## [Page text]
- - -

Section 1 – pragmatic but inequitable siting

The easy option

Existing sites for new nuclear power stations in the UK (and probably in other countries, too) are favoured for three reasons. They are in friendly ownership either already in the hands of nuclear operating companies or soon to be so. Most of them have facilities and infrastructure (notably transmission lines) available or, at least, with potential for upgrading. And, they are situated in communities where public support allegedly derives from familiarity with the nuclear industry and the jobs and investment it will bring. For instance, in appraisals for specific sites the Government makes clear its view that “people living and working nearby have had a long time to get used to there being an adjacent nuclear plant so this is unlikely to be a problem at this location” (DECC Citation2009f, p. 42). This claim must be treated as an assumption or assertion, in effect propaganda in the absence of any site-specific in-depth research into local community attitudes, values and opinions on the case for new build. What evidence there is on community attitudes is conflicting, with some studies indicating a positive response to nuclear energy in existing nuclear locations while others suggest that an increase in knowledge may result in elevated anxiety. One in-depth study on Living with Nuclear Power (Pidgeon et al. Citation2008) portrays the multi-faceted, complex and sometimes ambiguous perspectives experienced by local people. This study was carried out before the new-build programme was announced and so did not consider how perceptions might be affected once new reactors became a tangible prospect in the vicinity.

- - -

## [Raw data]
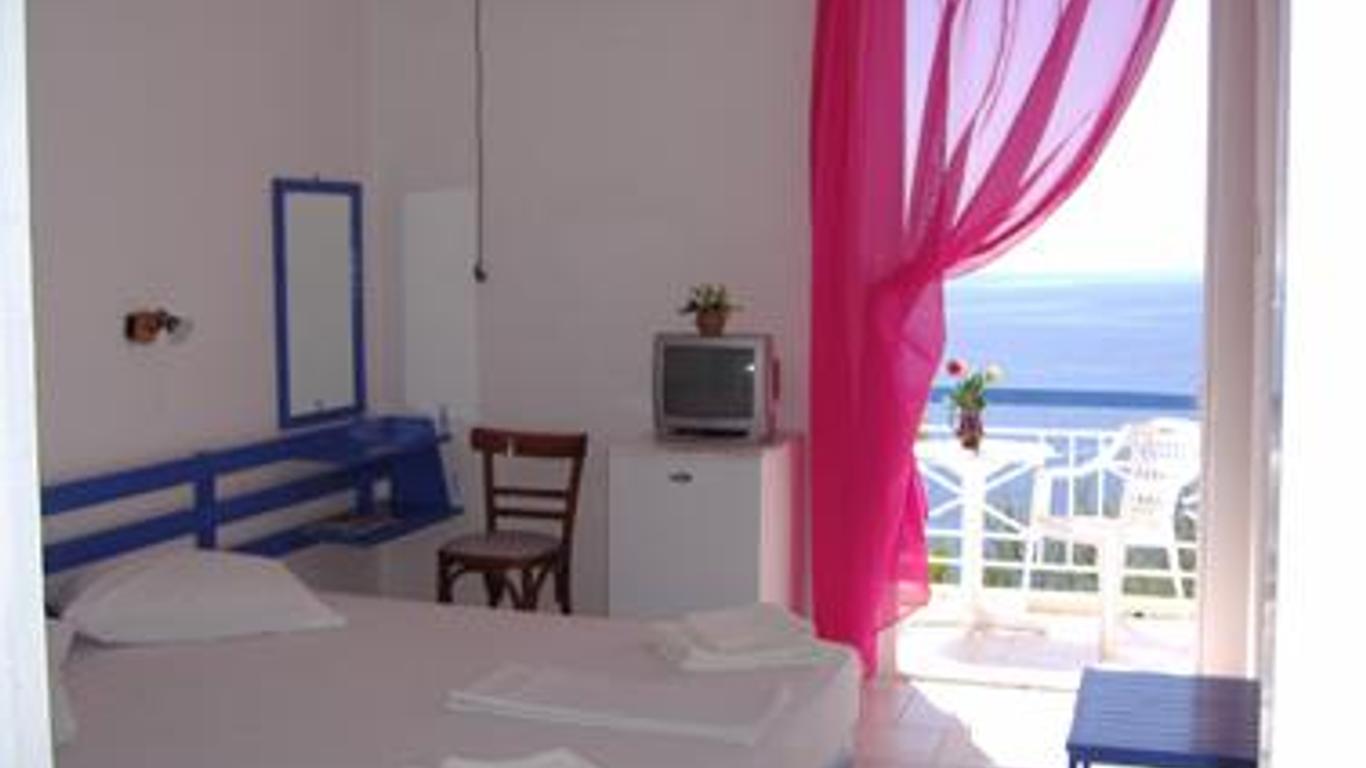 Kavos Bay Seafront Hotel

- - -

## [Explore the material]
A. In the passage on siting new nuclear power stations, who carried out the in-depth study titled Living with Nuclear Power?
B. Name each reason the passage on siting new nuclear power stations gives for favoring existing sites.
C. Carry on writing the passage on siting new nuclear power stations from its final sentence.
The material was gathered from a separate source.

## [Answers by item number]
A. Pidgeon et al. (2008)

B.
- The sites are in friendly ownership, either already held by nuclear operating companies or soon to be.
- Most have facilities and infrastructure, notably transmission lines, that are available or could be upgraded.
- They are in communities where public support allegedly comes from familiarity with the nuclear industry and from the jobs and investment it will bring.

C.
New build is not simply a set of reactors producing electricity, it is accompanied by radioactive waste management facilities in the form of encapsulation plants, waste stores and cooling ponds for spent fuel which will remain on site long after the plant has ceased to generate power. The focus on new jobs is clearly intended to stress the developmental benefits to local communities. The Nuclear Industry Association (NIA), in its application to justify new nuclear power stations (required under the Ionising Radiation Regulations of 2004), makes a bold claim that there will be “significant socio-economic benefits to the local economy resulting from a new nuclear power station”. It goes on to add that that each plant would produce around 500 jobs and “such long-term, high quality and stable jobs would be especially valuable in the remote communities that host nuclear power stations” (DECC Citation2008a,Citationb, p. 102). However, there is no recognition of the potential economic detriments that may arise through the negative image and anxiety created by new stations. The risks may act as a deterrent to inward investment and, at some sites, may have a detrimental impact on existing economic activities such as tourism, farming or fishing. There may also be a blighting impact. The emphasis on the positive benefits of nuclear energy almost entirely eclipses the understated risk from nuclear waste which will be present at all these sites. In short, the pragmatic approach to siting focuses on production of energy and the jobs it provides; while the detriments from long-term highly radioactve wastes on site, though not denied, are certainly downplayed.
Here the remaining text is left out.